Kung Pao Chicken is one of the most famous Chinese dishes and has its origin in Sichuan province. Kung Pao Chicken is linked to the figure of Ding Baozhen, governor ("Gong Bao" in Chinese) of Sichuan province in the 19th century. Legend has it that one day Ding fell into a river and was rescued by a local man. After saving him, the good-hearted man invited Ding home for dinner and cooked him a fantastic dish of diced chicken, peanuts and Sichuan peppercorns. He liked it so much that the dish became known as Kung (or Gong) Bao Chicken, using his rank as name of the dish.

Another version of the story says that Ding, undercover, went to a local restaurant in the province he was governing to observe the real lives of his subjects, and that is where he ate this dish for the first time. Which story is the authoritative one is unclear; all that we really know was that Ding was surely a big fan of this remarkable dish!

During the Cultural Revolution period in China, this dish changed name, as it was too linked to an Imperial past that many didn't like to remember: as a result, Kung Pao Chicken was renamed "fast-fried chicken cubes" (hong bao ji ding) or "chicken cubes with seared chilies" (hu la ji ding) until the 1980s when its name was restored.

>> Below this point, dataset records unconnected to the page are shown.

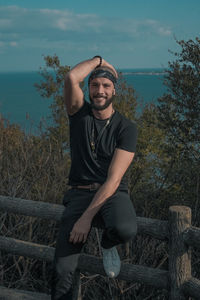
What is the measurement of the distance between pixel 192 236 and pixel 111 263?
673 millimetres

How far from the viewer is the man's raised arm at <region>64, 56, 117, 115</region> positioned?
331 cm

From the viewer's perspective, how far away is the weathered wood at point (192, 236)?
309 centimetres

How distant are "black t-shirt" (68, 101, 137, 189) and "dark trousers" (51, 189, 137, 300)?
0.18 m

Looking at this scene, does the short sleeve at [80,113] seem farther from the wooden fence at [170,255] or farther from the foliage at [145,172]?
the foliage at [145,172]

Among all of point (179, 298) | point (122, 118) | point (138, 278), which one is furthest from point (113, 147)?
point (179, 298)

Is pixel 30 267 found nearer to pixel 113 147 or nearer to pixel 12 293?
pixel 12 293

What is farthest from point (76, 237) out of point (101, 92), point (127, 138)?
point (101, 92)

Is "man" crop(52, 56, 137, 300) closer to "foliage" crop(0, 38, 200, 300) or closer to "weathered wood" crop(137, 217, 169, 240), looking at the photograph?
"weathered wood" crop(137, 217, 169, 240)

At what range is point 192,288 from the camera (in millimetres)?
3182

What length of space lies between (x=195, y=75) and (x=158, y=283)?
13.1 ft

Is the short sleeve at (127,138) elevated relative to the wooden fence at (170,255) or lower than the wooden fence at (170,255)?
elevated

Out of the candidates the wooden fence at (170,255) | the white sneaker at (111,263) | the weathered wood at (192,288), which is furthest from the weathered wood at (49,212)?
the weathered wood at (192,288)

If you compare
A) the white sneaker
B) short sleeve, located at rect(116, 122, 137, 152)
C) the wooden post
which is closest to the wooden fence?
the wooden post

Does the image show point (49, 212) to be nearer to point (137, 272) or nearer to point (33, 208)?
point (33, 208)
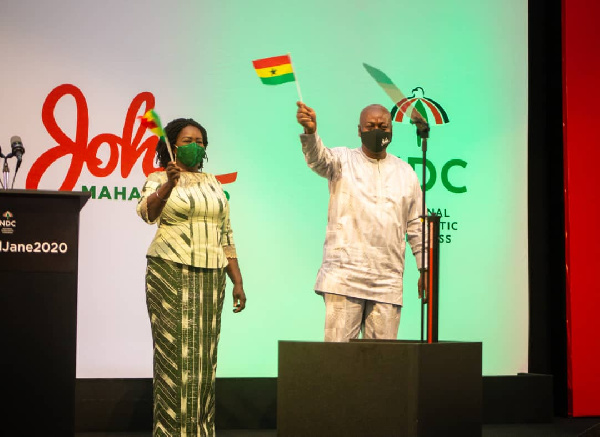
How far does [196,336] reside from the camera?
3852 millimetres

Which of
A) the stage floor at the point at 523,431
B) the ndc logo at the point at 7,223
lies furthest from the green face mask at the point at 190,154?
the stage floor at the point at 523,431

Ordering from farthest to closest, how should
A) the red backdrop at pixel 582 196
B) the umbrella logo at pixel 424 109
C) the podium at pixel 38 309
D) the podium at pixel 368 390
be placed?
1. the red backdrop at pixel 582 196
2. the umbrella logo at pixel 424 109
3. the podium at pixel 38 309
4. the podium at pixel 368 390

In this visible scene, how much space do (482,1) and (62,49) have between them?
108 inches

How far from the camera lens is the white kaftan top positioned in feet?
12.9

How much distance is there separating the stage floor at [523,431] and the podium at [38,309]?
1891 mm

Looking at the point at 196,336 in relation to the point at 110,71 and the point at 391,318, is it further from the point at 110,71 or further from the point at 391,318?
the point at 110,71

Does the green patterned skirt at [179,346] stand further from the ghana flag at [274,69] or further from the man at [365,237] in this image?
the ghana flag at [274,69]

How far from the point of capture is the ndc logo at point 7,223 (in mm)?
2982

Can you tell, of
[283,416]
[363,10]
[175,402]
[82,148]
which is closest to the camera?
[283,416]

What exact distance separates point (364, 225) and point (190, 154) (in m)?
0.87

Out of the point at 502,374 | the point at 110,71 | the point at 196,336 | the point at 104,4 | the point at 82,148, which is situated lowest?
the point at 502,374

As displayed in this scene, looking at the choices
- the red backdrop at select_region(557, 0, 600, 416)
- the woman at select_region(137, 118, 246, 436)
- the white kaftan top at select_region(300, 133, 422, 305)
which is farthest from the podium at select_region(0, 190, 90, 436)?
the red backdrop at select_region(557, 0, 600, 416)

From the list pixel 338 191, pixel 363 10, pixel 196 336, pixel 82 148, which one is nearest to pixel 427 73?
pixel 363 10

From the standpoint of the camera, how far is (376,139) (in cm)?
398
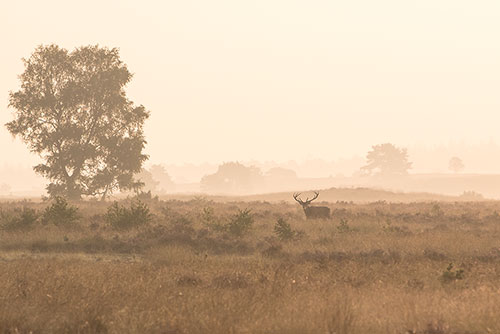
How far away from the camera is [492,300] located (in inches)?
287

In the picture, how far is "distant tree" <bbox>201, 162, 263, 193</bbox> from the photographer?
337 feet

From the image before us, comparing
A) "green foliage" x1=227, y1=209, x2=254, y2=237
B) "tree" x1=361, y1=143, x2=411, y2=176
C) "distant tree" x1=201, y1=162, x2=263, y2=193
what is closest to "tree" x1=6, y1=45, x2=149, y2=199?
"green foliage" x1=227, y1=209, x2=254, y2=237

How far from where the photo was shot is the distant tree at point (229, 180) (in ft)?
337

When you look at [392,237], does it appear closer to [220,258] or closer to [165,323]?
[220,258]

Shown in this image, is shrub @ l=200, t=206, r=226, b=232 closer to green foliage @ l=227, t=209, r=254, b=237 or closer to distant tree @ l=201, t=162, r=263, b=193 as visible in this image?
green foliage @ l=227, t=209, r=254, b=237

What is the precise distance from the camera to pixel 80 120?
33.9 meters

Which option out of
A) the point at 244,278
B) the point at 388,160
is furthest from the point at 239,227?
the point at 388,160

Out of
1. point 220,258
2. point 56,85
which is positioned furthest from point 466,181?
point 220,258

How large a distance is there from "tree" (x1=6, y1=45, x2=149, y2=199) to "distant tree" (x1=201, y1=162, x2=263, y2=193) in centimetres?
6725

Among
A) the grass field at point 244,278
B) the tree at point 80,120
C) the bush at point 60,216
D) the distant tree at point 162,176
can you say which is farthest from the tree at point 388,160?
the bush at point 60,216

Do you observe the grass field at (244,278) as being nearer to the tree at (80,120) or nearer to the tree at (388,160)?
the tree at (80,120)

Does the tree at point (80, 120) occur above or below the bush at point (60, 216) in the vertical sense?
above

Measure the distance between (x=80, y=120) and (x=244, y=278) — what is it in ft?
92.5

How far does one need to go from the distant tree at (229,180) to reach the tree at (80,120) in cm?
6725
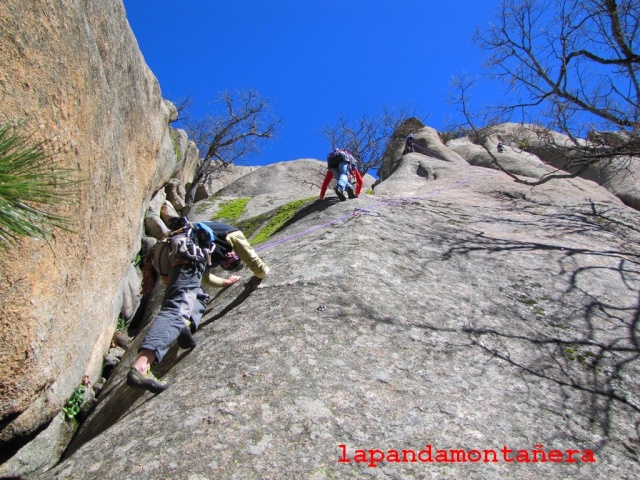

There are many versions of this dish, depending on how spicy it is and which ingredients you add: the main types of Kung Pao Chicken are the Sichuan style (spicier) and "Western" style, which was adapted for milder palates.

The Sichuan version usually has Sichuan chili peppers, which are extremely spicy, and Sichuan peppercorn, which numbs the tongue, creating a hot and numbing feeling. The milder, Western version has more variety, and it is usually the one you find in restaurants in the UK. It can be cooked with other vegetables, ginger, orange, broth and tofu.